Furthermore, we cannot rule out that the main outcome measure of this study—an ABL usually defined by a DWI lesion on delayed MRI—may not have missed a few ischemic strokes that were small enough to be MRI negative [7]. However, due to the retrospective design of the study under real life but uncontrolled circumstances, we regarded a DWI lesion on delayed MR imaging to be a more reliable marker for the final diagnosis of a stroke than the clinical diagnosis that may have been solely based on the clinical assessment (e.g., the HINTS examination) performed by different clinicians with varying levels of experience.

Conclusion

Patients presenting with dizziness, vertigo or imbalance to the ED should first be screened for a general medical cause [8, 30] as well as BPPV as a common and easily treatable disorder. Next, thorough history taking should include timing and triggers of dizziness symptoms and clinical examination should focus on central oculomotor signs and focal abnormalities indicating CNS involvement.
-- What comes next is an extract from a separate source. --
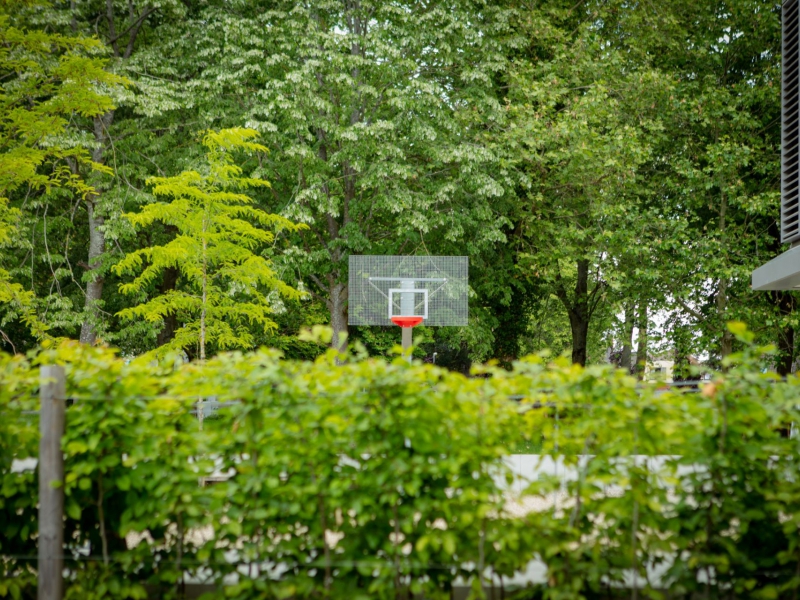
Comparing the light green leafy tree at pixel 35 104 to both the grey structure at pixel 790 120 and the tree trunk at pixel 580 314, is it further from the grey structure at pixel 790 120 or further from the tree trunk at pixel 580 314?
the tree trunk at pixel 580 314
Patients with any of the latter signs should undergo brain imaging, usually an early CT in the ED and a delayed MRI after admission. In the remaining patients, decision-making on the need, modality and timing of imaging studies can by guided by our proposed clinical pathway which integrates the empiric risk for ABLs into established clinical algorithms for dizzy patients. Using this practical approach could prevent many unnecessary brain imaging studies in dizzy patients without a central cause and assure imaging in those who require it.